The influential, cross party Justice Select Committee has called on the Ministry of Justice to evaluate the impact of court reform against the legal standard of access to justice summarised in TLEF’s “Digital Justice” report. TLEF’s Director of Research, Dr Natalie Byrom argues that HMCTS must act now to embed this four-part access to justice standard into the design and iteration of projects that are currently underway. Projects currently being piloted, such as Continuous Online Resolution in the Social Security and Child Support Tribunal, must not be signed off until there is data to demonstrate that reformed systems maintain or enhance access to justice.
Yesterday, the Justice Select Committee published the report of their inquiry into the ongoing programme of court modernisation taking place across England and Wales. The report covers the requirement to evaluate the reforms underway in some detail and, in particular, adopts the recommendations proposed in the TLEF Digital Justice report. The Justice Select Committee report states that :
“The Ministry of Justice should be as transparent as possible in its evaluation of the reforms. We recommend that the following evaluation approaches are adopted:
HMCTS has promised to respond fully to the report of the Justice Select Committee “in due course”. What should this response contain?
1. A commitment to ensure that ongoing project level “evaluative activity” measures the impact of projects (such as new digital processes or individual court closures) on access to justice
When the Ministry of Justice and HMCTS speak about their work to assess the impact of reform they refer to two distinct areas of work- an overarching evaluation which is led by the Ministry of Justice and is yet to commence, and “evaluation and evaluative activity” which is led by HMCTS and takes place at the individual project level. It is this latter activity that HMCTS Change Director Richard Goodman referred to as “taking place constantly in the background of reform”[see para 202].
Importantly, and as the Justice Select Committee rightly highlighted, the “evaluation and evaluative activity” undertaken at project level does not consider the impact of projects on access to justice focussing narrowly instead on evaluating whether projects do what they are intended to do within their own terms e.g. does the video-link work? [per paras 202 and 210].
Urgent action must now be taken to ensure that the “evaluative activity” undertaken by HMCTS examines the impact of individual projects on access to justice, with particular reference to those who are vulnerable. Process evaluations that do not consider the impact of reform projects on access to justice are wholly insufficient, as, by the time the overarching evaluation led by the Ministry of Justice reports, it will be too late to address any issues identified.

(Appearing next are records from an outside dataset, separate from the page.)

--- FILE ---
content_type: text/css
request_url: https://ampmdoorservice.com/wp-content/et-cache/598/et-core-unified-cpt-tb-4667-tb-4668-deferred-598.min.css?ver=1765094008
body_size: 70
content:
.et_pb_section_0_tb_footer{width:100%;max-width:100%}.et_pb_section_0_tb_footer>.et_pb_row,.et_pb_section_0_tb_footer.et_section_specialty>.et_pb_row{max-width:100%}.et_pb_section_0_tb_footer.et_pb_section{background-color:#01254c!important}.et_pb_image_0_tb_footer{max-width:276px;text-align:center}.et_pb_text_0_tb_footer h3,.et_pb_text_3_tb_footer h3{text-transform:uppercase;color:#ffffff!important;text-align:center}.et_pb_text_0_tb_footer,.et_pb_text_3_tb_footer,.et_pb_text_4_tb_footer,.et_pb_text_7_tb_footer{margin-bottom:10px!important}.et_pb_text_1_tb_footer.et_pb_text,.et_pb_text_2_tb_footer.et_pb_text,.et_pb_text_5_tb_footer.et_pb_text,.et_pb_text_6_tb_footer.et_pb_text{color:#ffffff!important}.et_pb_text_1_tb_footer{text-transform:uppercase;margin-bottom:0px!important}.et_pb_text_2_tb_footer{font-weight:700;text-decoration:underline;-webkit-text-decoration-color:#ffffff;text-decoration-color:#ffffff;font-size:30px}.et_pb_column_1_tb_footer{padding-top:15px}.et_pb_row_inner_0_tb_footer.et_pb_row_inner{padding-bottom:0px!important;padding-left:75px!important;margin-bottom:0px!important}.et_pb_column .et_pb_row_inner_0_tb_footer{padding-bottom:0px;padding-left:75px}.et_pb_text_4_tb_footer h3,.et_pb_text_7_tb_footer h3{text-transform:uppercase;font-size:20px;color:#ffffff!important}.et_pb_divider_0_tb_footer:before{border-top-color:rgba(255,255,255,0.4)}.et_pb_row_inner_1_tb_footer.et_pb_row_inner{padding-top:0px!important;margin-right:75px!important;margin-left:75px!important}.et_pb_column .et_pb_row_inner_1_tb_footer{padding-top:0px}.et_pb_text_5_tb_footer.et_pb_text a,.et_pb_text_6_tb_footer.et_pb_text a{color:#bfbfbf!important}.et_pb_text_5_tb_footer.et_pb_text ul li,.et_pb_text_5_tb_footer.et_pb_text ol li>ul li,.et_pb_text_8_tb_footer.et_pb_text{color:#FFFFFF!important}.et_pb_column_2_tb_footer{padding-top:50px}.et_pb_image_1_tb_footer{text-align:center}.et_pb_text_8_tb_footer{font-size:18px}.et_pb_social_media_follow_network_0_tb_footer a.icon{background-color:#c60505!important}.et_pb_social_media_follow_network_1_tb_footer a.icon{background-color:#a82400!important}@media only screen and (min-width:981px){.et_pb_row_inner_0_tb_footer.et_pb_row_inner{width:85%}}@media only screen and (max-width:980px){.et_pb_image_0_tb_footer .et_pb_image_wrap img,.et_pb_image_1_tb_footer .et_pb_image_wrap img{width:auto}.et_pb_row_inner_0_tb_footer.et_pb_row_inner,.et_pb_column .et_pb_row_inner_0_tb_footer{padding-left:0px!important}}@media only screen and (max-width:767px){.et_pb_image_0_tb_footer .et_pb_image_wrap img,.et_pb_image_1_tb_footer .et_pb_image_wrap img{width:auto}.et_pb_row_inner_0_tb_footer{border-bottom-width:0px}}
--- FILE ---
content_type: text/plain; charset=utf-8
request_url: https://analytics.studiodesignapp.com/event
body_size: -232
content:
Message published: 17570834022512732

2. A commitment to publish access to justice impact assessments for each reform project
As the Justice Select Committee has highlighted, it is imperative that HMCTS embeds access to justice principles in the design of each new project or service (e.g. Online Civil Money Claims, Continuous Online Resolution in Social Security and Child Support Tribunals, an individual court closure). One method of achieving this would be to for HMCTS to publish, at stage 2 of the HMCTS project cycle, an access to justice impact assessment which answers three questions:
i.) What proportion of users of the service that is being reformed have characteristics that might cause them to be considered vulnerable under existing law and practice directions? (For a list of the thirteen data-points needed to identify vulnerability, please see here, pp5)
ii.) What impact will the introduction of this service have on elements of the minimum legal definition of access to justice, which comprises
1. Access to the formal legal system?
2. Access to a fair and effective hearing?
3. Access to a judicial determination?
4. Access to outcomes?
In answering this question, HMCTS should have particular reference to the impact on the vulnerable users identified in response to (i.).
iii.) What data collection and analysis will be undertaken to monitor any negative impacts on access to justice, if identified?
Completing and publishing these assessments would ensure that the teams designing and implementing reform projects have effective processes in place for monitoring whether projects achieve their overarching aim of supporting the rule of law and maintaining access to justice.
3.) A guarantee that reformed services will not be signed off without leadership judges and others being provided with the data to demonstrate that access to justice is maintained or improved.
In 2018, the Senior President of Tribunals, Sir Ernest Ryder set out the six principles against which reform projects would be “tested, and if successful, implemented” . The first of these principles is to: “1. Ensure justice is accessible to those who need it, i.e. to improve or maintain access to justice”. To date, HMCTS has not collected the data to facilitate assessments as to whether projects are successful at maintaining or improving access to justice. Introducing the access to justice impact assessments described above would facilitate the capture of this data.
Why does this matter? Because for many people, especially those who are vulnerable, the justice system offers vital protection, not least against poor government decision making. In a recent speech the Senior President of Tribunals reported that if you bring an appeal against a decision made in respect of personal independence payments, there is a 73% likelihood of success. In this context, it is vital that the justice system is accessible to all those who need it. HMCTS should guarantee that pilots, including the ongoing project introducing Continuous Online Resolution in the Social Security and Child Support Tribunal, will not be signed off until they are able to provide evidence that they maintain or improve access to justice, as defined by law.